## What you are asked to do
Copy the following records word for word, beginning at the line that contains "In the picture, would" and ending after the line that contains "When comparing the".

## Extracted entries
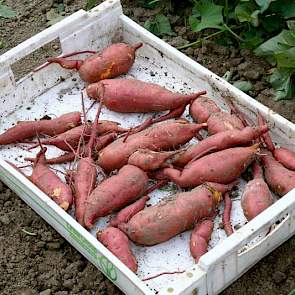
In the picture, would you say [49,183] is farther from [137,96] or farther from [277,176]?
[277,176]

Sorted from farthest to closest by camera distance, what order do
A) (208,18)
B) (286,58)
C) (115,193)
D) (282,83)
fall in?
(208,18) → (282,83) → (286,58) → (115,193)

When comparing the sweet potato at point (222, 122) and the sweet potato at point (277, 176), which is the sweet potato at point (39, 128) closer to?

* * *

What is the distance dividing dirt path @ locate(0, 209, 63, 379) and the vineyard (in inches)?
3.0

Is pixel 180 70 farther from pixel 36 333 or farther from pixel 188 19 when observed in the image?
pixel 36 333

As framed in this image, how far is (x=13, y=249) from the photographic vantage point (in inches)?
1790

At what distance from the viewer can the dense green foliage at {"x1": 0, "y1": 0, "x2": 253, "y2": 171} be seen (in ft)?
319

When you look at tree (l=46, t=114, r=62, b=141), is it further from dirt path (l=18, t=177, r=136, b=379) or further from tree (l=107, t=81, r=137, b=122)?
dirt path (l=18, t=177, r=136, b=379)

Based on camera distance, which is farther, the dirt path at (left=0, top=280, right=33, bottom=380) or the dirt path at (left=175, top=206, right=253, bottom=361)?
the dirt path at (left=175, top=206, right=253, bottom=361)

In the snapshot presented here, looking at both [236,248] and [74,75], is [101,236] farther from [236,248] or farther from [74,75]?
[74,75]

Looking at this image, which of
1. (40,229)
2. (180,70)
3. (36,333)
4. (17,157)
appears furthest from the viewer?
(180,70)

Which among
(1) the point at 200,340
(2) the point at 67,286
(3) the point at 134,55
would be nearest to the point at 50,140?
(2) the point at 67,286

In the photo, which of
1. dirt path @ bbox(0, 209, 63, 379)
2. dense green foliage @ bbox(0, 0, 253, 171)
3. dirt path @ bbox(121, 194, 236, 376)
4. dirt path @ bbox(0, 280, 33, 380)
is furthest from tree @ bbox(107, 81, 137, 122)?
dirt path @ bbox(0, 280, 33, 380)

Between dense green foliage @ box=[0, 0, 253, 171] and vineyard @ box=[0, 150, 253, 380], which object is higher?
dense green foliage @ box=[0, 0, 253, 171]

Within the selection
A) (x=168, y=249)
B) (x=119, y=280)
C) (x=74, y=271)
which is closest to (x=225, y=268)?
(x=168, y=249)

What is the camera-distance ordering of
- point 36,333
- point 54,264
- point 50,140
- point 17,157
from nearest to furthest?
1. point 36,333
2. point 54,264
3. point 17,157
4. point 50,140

## Answer in full
In the picture, would you say [49,183] is farther from [137,96] or farther from [277,176]?
[277,176]

Sorted from farthest to closest by camera distance, what order do
A) (208,18)
B) (286,58)
C) (115,193)
D) (282,83)
fall in?
(208,18) → (282,83) → (286,58) → (115,193)

When comparing the sweet potato at point (222, 122) and the sweet potato at point (277, 176), which is the sweet potato at point (39, 128) closer to?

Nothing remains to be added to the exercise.